Artikel 2.6 Huisvestingsprofiel
Het huisvestingsprofiel genoemd in artikel 2.18. onder d. van de verordening omvat in beginsel geen eengezinswoning maar een meergezinswoning. Indien op basis van de situatie van de woningzoekende in het woningprofiel bepaalde kenmerken zijn vermeld, kan de woningzoekende hieraan rechten ontlenen.
 
Artikel 2.7 Voorrangsregeling: medische indicatie
  • 1.
    De aanvrager, of een lid van zijn huishouden, komt op medische indicatie in aanmerking voor een voorrangsverklaring, indien hij een lichamelijk/medisch probleem heeft waardoor de huidige zelfstandige woning niet langer geschikt is.
  • 2.
    Een aanvraag om voorrang bij de woningtoewijzing van medische aard wordt voor gemotiveerd advies voorgelegd aan het PUV.
  • 3.
    Het PUV laat zich op medisch terrein adviseren door een medisch deskundige (de GGD Rotterdam-Rijnmond), tenzij het PUV over voldoende gegevens beschikt om de aanvraag zelfstandig te beoordelen. Het PUV adviseert op zijn beurt aan het college. Het advies van het PUV is altijd gemotiveerd.
  • 4.
    De aanvrager komt niet in aanmerking voor een voorrangsverklaring op medische indicatie, indien hij op het moment van het betrekken van de huidige woning al een medisch probleem had als genoemd in lid 1.
 
Artikel 2.8 Voorrangsgronden: mantelzorg indicatie
  • 1.
    De aanvrager, of een lid van zijn huishouden, komt op mantelzorg indicatie in aanmerking voor een voorrangsverklaring, indien:
    a. hij aannemelijk maakt dat hij zorg gaat verlenen of ontvangen gedurende meer dan 8 uur per week aan/van een naaste en
    b. de reistijd i.v.m. de te verlenen mantelzorg meer dan 2 uur per dag is,
  • 2.
    Een aanvraag om voorrang in verband met het verlenen van mantelzorg wordt voor een gemotiveerd advies voorgelegd aan het PUV.
  • 3.
    Voor de beoordeling van de aanvraag wint het PUV altijd advies in van de DGJ/ Specialistisch Team Wonen. Daarnaast laat ze zich op medisch terrein adviseren door de GGD Rotterdam-Rijnmond, tenzij het PUV over voldoende gegevens beschikt om de aanvraag zelfstandig te beoordelen. Het PUV adviseert op zijn beurt aan het college. Het advies van het PUV is altijd gemotiveerd.
 
Artikel 2.9 Voorrangsgronden: sociale indicatie
  • 1.

**Details opgave:**
Schrijf uit het fragment over voorrang bij woningtoewijzing letterlijk over wat begint bij "Artikel 2.6 Huisvestingsprofiel" en doorloopt tot en met "langer geschikt is.". De regels hierna hebben niets te maken met het fragment over voorrang bij woningtoewijzing.

**Gegevensdeel:**
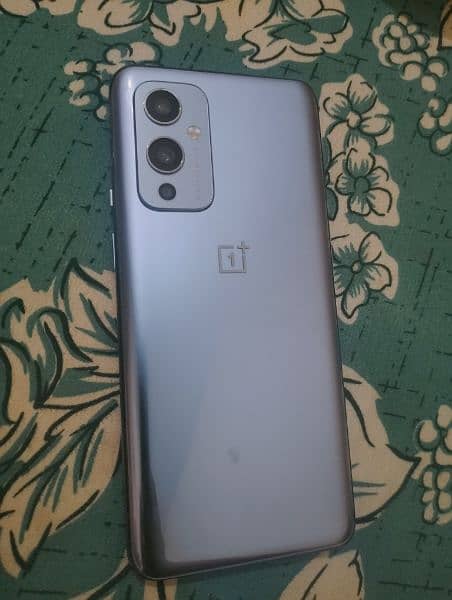 One plus9 5G 1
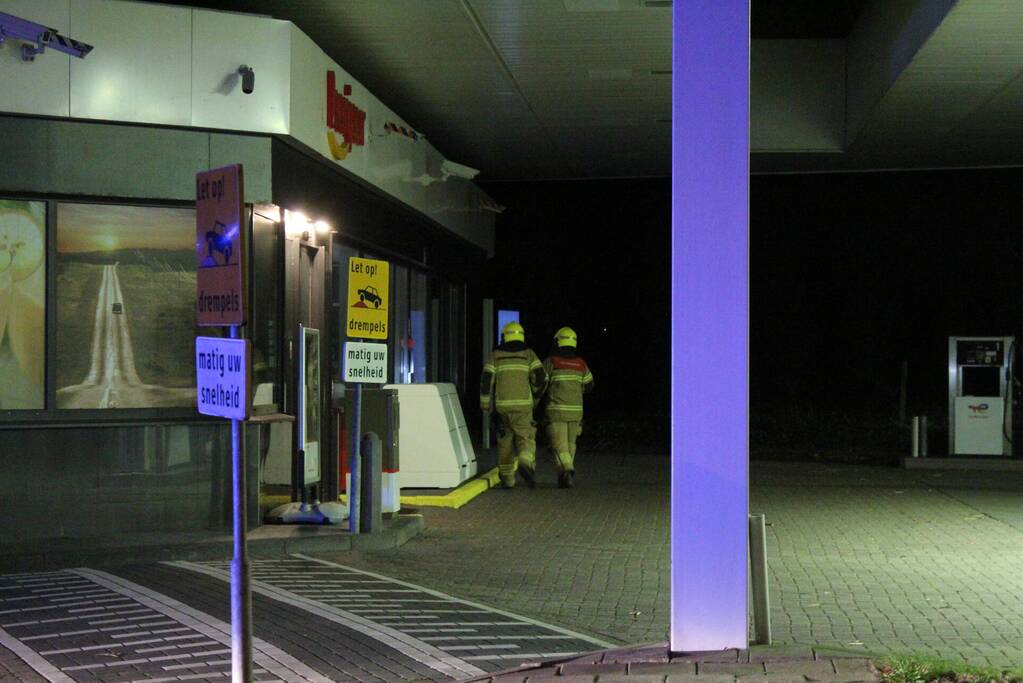Boom blokkeert tankstation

**Resultaat oefening:**
Artikel 2.6 Huisvestingsprofiel
Het huisvestingsprofiel genoemd in artikel 2.18. onder d. van de verordening omvat in beginsel geen eengezinswoning maar een meergezinswoning. Indien op basis van de situatie van de woningzoekende in het woningprofiel bepaalde kenmerken zijn vermeld, kan de woningzoekende hieraan rechten ontlenen.
 
Artikel 2.7 Voorrangsregeling: medische indicatie
  • 1.
    De aanvrager, of een lid van zijn huishouden, komt op medische indicatie in aanmerking voor een voorrangsverklaring, indien hij een lichamelijk/medisch probleem heeft waardoor de huidige zelfstandige woning niet langer geschikt is.